§ **INFORMATION SUPPLIED**
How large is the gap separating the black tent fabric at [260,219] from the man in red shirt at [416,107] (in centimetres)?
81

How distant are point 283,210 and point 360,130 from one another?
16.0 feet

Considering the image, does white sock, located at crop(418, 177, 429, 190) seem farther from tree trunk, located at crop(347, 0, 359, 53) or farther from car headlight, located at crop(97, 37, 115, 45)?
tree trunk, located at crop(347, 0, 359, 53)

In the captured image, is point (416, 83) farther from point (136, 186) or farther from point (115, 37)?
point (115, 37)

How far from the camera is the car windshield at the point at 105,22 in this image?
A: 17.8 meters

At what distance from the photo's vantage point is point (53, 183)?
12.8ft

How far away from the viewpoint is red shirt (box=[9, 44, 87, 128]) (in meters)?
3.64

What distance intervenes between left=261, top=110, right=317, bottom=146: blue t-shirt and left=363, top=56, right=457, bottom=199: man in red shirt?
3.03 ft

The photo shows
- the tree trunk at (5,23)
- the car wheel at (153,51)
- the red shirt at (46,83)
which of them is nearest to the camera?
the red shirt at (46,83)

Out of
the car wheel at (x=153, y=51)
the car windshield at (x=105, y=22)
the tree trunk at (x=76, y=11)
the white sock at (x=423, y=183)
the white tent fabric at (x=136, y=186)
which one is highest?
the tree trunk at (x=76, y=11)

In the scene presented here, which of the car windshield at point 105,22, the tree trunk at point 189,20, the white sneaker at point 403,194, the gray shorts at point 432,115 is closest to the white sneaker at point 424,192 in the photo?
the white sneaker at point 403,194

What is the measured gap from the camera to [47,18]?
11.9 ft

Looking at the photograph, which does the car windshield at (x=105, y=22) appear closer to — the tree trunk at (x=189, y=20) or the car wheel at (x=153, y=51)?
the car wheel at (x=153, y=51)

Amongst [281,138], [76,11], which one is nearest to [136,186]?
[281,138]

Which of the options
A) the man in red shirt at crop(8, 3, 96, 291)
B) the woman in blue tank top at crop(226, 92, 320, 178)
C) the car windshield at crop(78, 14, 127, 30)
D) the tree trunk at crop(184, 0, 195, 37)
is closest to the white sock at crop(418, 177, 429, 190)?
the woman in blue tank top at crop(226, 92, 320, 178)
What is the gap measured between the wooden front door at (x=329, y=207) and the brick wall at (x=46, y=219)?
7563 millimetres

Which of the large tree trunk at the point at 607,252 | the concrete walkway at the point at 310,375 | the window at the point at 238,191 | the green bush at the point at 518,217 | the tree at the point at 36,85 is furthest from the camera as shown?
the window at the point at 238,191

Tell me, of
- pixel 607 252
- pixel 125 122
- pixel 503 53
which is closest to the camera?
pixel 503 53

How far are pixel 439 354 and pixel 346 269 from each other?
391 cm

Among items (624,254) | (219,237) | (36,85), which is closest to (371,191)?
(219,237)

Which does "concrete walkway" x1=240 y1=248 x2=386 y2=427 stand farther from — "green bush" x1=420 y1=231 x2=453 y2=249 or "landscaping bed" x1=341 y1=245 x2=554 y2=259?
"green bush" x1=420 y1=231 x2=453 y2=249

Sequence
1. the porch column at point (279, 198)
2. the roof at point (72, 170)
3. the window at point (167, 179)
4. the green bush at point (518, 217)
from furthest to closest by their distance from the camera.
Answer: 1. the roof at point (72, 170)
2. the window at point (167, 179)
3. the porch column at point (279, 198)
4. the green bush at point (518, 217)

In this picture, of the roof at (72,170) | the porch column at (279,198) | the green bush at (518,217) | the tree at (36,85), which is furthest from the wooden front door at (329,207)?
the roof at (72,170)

§ **TASK TO COMPLETE**
Copy out all of the records above word for word, keeping every line and its order unchanged.

§ **FINAL RESULT**
How large is the gap separating the black tent fabric at [260,219] from the man in red shirt at [416,107] (in centimetres)?
81

How distant are point 283,210 and point 360,130 from one another?
16.0 feet

Considering the image, does white sock, located at crop(418, 177, 429, 190) seem farther from tree trunk, located at crop(347, 0, 359, 53) or farther from car headlight, located at crop(97, 37, 115, 45)?
tree trunk, located at crop(347, 0, 359, 53)

In the captured image, is point (416, 83) farther from point (136, 186) or farther from point (115, 37)?
point (115, 37)

How far from the camera is the car windshield at the point at 105,22 in this image?
A: 17.8 meters

At what distance from the photo's vantage point is point (53, 183)?
12.8ft

How far away from the viewpoint is red shirt (box=[9, 44, 87, 128]) (in meters)?
3.64

What distance intervenes between left=261, top=110, right=317, bottom=146: blue t-shirt and left=363, top=56, right=457, bottom=199: man in red shirt?
3.03 ft

The photo shows
- the tree trunk at (5,23)
- the car wheel at (153,51)
- the red shirt at (46,83)
which of them is nearest to the camera?
the red shirt at (46,83)

Out of
the car wheel at (x=153, y=51)
the car windshield at (x=105, y=22)
the tree trunk at (x=76, y=11)
the white sock at (x=423, y=183)
the white tent fabric at (x=136, y=186)
which one is highest?
the tree trunk at (x=76, y=11)

In the scene presented here, which of the car windshield at point 105,22, the tree trunk at point 189,20, the white sneaker at point 403,194, the gray shorts at point 432,115 is closest to the white sneaker at point 424,192 in the photo?
the white sneaker at point 403,194

What is the measured gap from the camera to [47,18]?
11.9 ft

Looking at the photograph, which does the car windshield at (x=105, y=22) appear closer to — the tree trunk at (x=189, y=20) or the car wheel at (x=153, y=51)?
the car wheel at (x=153, y=51)

Amongst [281,138], [76,11], which one is nearest to [136,186]?
[281,138]

Which of the options
A) the man in red shirt at crop(8, 3, 96, 291)
B) the woman in blue tank top at crop(226, 92, 320, 178)
C) the car windshield at crop(78, 14, 127, 30)
D) the tree trunk at crop(184, 0, 195, 37)
is closest to the white sock at crop(418, 177, 429, 190)?
the woman in blue tank top at crop(226, 92, 320, 178)
What is the gap measured between the wooden front door at (x=329, y=207) and the brick wall at (x=46, y=219)?
7563 millimetres

Which of the large tree trunk at the point at 607,252 | the concrete walkway at the point at 310,375 | the window at the point at 238,191 | the green bush at the point at 518,217 | the tree at the point at 36,85 is furthest from the camera as shown?
the window at the point at 238,191

Tell me, of
- pixel 607 252
- pixel 125 122
- pixel 503 53
which is closest to the camera?
pixel 503 53

How far are pixel 439 354 and pixel 346 269 from each other?
391 cm

Among items (624,254) | (219,237) | (36,85), which is closest to (371,191)?
(219,237)

Which does "concrete walkway" x1=240 y1=248 x2=386 y2=427 stand farther from — "green bush" x1=420 y1=231 x2=453 y2=249 or "landscaping bed" x1=341 y1=245 x2=554 y2=259?
"green bush" x1=420 y1=231 x2=453 y2=249

Sequence
1. the porch column at point (279, 198)
2. the roof at point (72, 170)
3. the window at point (167, 179)
4. the green bush at point (518, 217)
from furthest to closest by their distance from the camera.
Answer: 1. the roof at point (72, 170)
2. the window at point (167, 179)
3. the porch column at point (279, 198)
4. the green bush at point (518, 217)

In this picture, of the roof at (72,170) | the porch column at (279,198) | the green bush at (518,217) | the tree at (36,85), which is furthest from the wooden front door at (329,207)?
the roof at (72,170)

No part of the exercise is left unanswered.